After winning an Academy Award®, Golden Globe and Los Angeles Film Critics award for his performance in Robert Redford’s Ordinary People, Timothy Hutton went on to star in numerous films.

Including Taps, Daniel, The Falcon and the Snowman, Made in Heaven, Q&A, The General’s Daughter, French Kiss, Beautiful Girls, Sunshine State and Kinsey. 

With Taps, Hutton received his second Golden Globe Award nomination.  Hutton was recently seen in Columbia Pictures’ Secret Window, directed by David Koepp with Johnny Depp and John Turturro, and Last Holiday, opposite Queen Latifah.

As a member of New York’s Circle Repertory Company, Hutton originated the lead role in the Broadway Production of Craig Lucas’ Prelude to a Kiss and starred in Babylon Gardens with Mary-Louise Parker. 

In addition, Hutton appeared in the Los Angeles stage production of A Texas Trilogy: The Oldest Living Graduate, opposite Henry Fonda, which was later broadcast live on NBC.  Hutton also directed Nicole Burdette’s Busted for the New York-based theater company Naked Angels.

On television, Hutton produced and starred in Showtime’s Mr. & Mrs.

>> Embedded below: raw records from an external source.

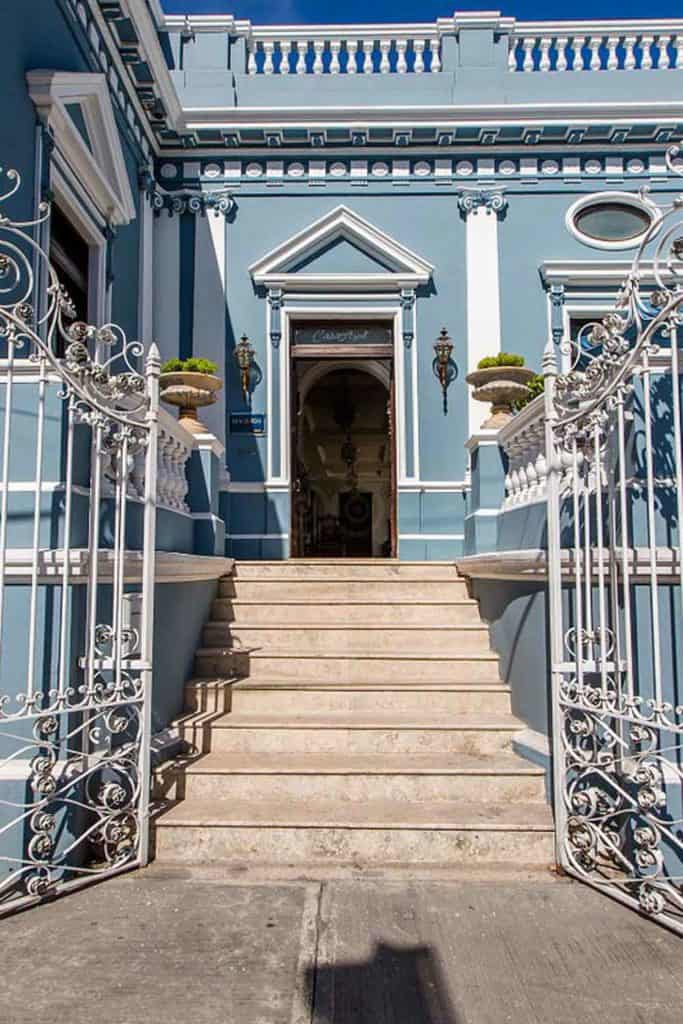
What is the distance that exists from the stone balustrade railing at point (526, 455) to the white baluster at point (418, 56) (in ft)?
15.8

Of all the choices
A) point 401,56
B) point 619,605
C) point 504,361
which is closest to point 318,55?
point 401,56

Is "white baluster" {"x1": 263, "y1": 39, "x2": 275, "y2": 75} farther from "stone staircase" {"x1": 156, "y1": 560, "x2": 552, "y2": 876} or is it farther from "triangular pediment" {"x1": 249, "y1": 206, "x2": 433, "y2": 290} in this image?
"stone staircase" {"x1": 156, "y1": 560, "x2": 552, "y2": 876}

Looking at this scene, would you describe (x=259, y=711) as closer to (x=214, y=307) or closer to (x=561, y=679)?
(x=561, y=679)

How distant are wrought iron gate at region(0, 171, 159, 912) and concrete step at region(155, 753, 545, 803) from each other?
13.2 inches

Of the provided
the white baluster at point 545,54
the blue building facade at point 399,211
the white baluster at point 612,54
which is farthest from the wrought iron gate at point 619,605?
the white baluster at point 612,54

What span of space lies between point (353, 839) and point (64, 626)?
5.28 ft

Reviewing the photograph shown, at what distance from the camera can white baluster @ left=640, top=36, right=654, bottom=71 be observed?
285 inches

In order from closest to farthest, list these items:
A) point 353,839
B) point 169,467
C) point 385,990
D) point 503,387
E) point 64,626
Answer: point 385,990, point 64,626, point 353,839, point 169,467, point 503,387

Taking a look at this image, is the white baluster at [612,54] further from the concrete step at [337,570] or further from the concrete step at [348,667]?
the concrete step at [348,667]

Loving, written and directed by Oscar®-nominated Richard Friedenberg, starred as the title character in the acclaimed Aldrich Ames: Traitor Within, also for Showtime, and the docudrama WWIII for Fox. 

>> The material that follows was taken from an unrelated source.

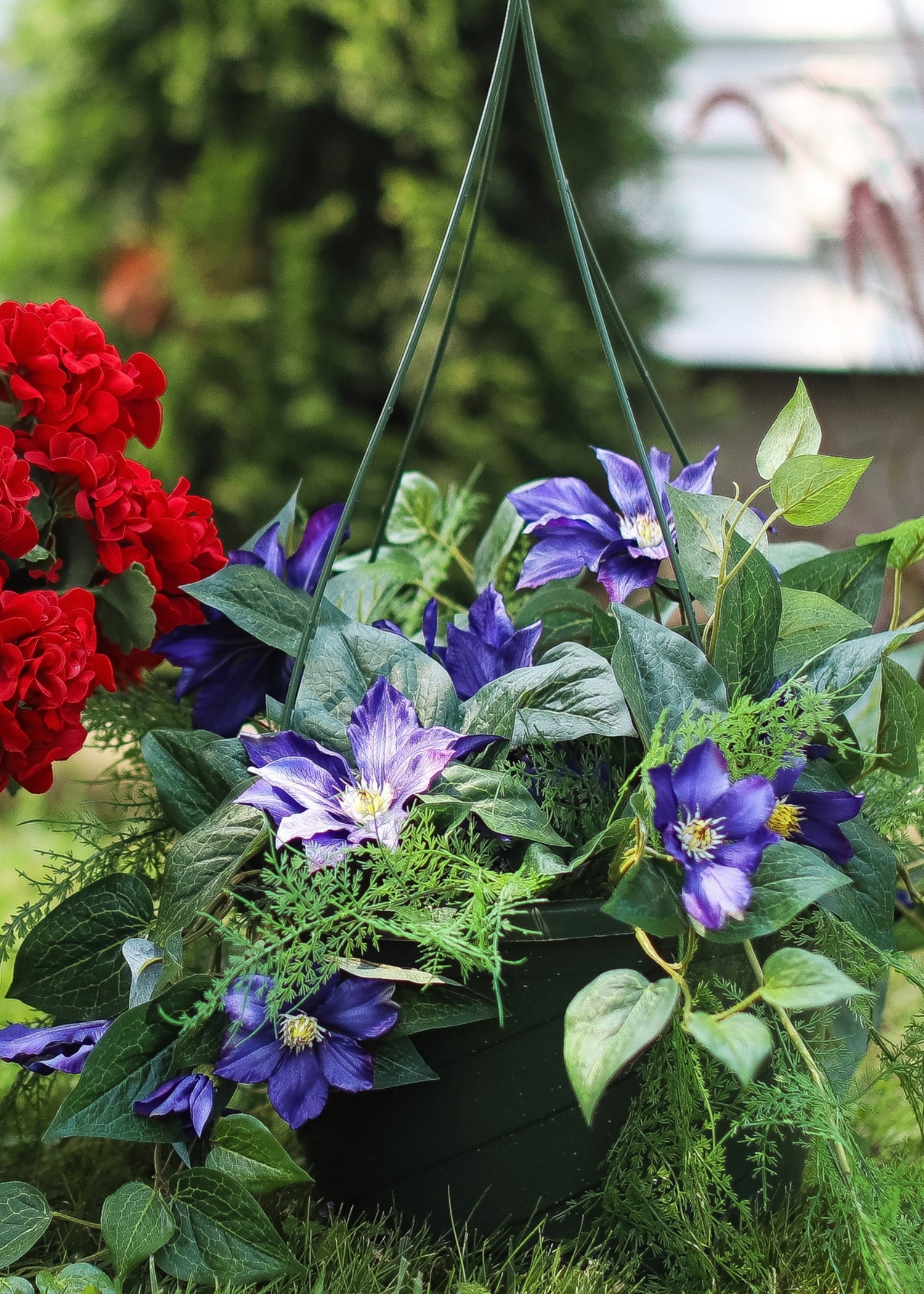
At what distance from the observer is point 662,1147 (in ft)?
1.82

After starring in A&E’s highly successful A Nero Wolfe Mystery: The Golden Spiders, the network went back to Hutton, who agreed to executive-produce, direct and star in several additional Nero Wolfe adaptations. 

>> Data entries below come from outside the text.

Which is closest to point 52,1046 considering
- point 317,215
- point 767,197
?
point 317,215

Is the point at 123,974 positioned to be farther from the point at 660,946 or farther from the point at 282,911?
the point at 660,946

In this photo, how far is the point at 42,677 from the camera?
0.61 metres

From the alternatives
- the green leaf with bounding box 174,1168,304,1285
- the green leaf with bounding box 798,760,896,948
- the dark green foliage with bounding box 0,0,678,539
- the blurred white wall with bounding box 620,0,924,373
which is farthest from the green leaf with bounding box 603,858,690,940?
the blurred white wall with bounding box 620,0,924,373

These highly acclaimed films premiered in Spring 2001 on A&E—with a repertoire of actors who co-star with Hutton and Maury Chaykin—and ran for two years.  Most recently, Hutton was a series regular on NBC’S Kidnapped, playing the powerful but ultimately distraught father of a kidnapped teenager.

Working behind the camera, Hutton has directed a number of music videos, including “Drive” by the Cars, “Not Enough Love in the World” by Don Henley, and the Neil Young concert film Freedom, as well as an episode of Steven Spielberg’s Amazing Stories, entitled “Grandpa’s Ghost,” from a story he wrote.

Hutton’s feature film directorial debut, Digging to China, premiered at the 1998 Sundance Film Festival to a standing ovation. 

This offbeat coming-of-age story starred Kevin Bacon and Mary Stuart Masterson, and introduced 10-year-old Evan Rachel Wood; the film was seen in limited release in fall 1998.